Financial capital most commonly refers to assets needed by a company to provide goods or services, as
measured in terms of money value. Money raised from debt and equity issues is normally referred to
as capital. Economic capital is the estimated amount of money needed to cover possible losses from
unexpected risk
Sources
Debt - This is where someone gives you cash now in return for a fixed return later. Many
entrepreneurs use loans from family members or their credit cards to get started. Others may
prefer to get bank loans and Federal government assistance from the Small Business
Administration. They only need to pay back the interest, and eventually the principal. They don't
have to share the profits (or losses).

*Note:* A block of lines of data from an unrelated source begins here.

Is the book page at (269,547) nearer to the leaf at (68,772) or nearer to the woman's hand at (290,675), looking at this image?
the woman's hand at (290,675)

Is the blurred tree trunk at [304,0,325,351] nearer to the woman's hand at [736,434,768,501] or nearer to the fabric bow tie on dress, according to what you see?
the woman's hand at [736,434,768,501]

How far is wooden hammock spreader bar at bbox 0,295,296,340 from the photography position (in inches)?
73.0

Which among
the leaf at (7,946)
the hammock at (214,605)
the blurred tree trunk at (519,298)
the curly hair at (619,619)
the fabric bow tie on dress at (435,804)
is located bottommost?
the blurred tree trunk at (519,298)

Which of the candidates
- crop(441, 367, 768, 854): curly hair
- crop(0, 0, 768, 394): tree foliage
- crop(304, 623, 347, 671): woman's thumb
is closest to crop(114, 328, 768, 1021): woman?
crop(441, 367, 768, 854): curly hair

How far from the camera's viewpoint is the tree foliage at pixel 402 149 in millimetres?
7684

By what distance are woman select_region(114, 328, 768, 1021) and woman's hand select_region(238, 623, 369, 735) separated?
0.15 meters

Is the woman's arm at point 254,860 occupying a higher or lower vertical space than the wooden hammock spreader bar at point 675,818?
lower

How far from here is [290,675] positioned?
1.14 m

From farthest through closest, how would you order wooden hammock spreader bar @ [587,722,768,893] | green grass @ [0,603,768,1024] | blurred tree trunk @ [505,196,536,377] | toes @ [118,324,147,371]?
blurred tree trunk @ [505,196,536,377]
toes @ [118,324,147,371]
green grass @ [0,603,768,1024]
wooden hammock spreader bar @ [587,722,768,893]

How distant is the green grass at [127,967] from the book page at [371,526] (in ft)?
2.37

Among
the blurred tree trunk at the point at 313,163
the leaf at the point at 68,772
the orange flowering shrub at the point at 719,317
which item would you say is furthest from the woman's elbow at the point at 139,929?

As these businesses continue to grow, they become large
enough to issue individual bonds to investors.
Equity - This is cash that is given now for a share of the profits later. Most entrepreneurs
owners use their own cash to get started. They put their own equity into the business in hopes
of receiving 100 percent of the return later. If the company is profitable, they forgo spending
some of the cash flow now, and instead invest it in the business.
Specialty Capital - This is extra cash flow that comes from managing the company's operations
better. Vendor financing is when the company's suppliers are willing to accept delayed payment
for their goods or services. Supply chain financing is like a pay-day loan for businesses. Banks
lend the company the amount of an invoice (minus a fee), and accept payment when the invoice
is paid. Company finance managers can also create extra capital through investing wisely.

Social capital is a form of economic and cultural capital in which social networks are central,
transactions are marked by reciprocity, trust, and cooperation, and market agents produce goods and
services not mainly for themselves, but for a common good.
Two Forms of Social Capital
Bonding social capital is social capital that arises from the connections formed by homogeneous
groups, such as employees within a single company or enthusiasts of a specific hobby.

Bridging social capital, by contrast, results when members of different groups forge connections
to share ideas and informant.

Entrepreneurial Process - Process of Starting a New Venture

Phase I: Discovery -- identifying opportunities and shaping them into business concepts;

Phase II: Feasibility analysis and assessment;

Phase III: Creating your business plan;


Phase IV: Launching your business;

Phase V: Growing your business;

Phase VI: Exiting your business -- from succession planning to IPOs.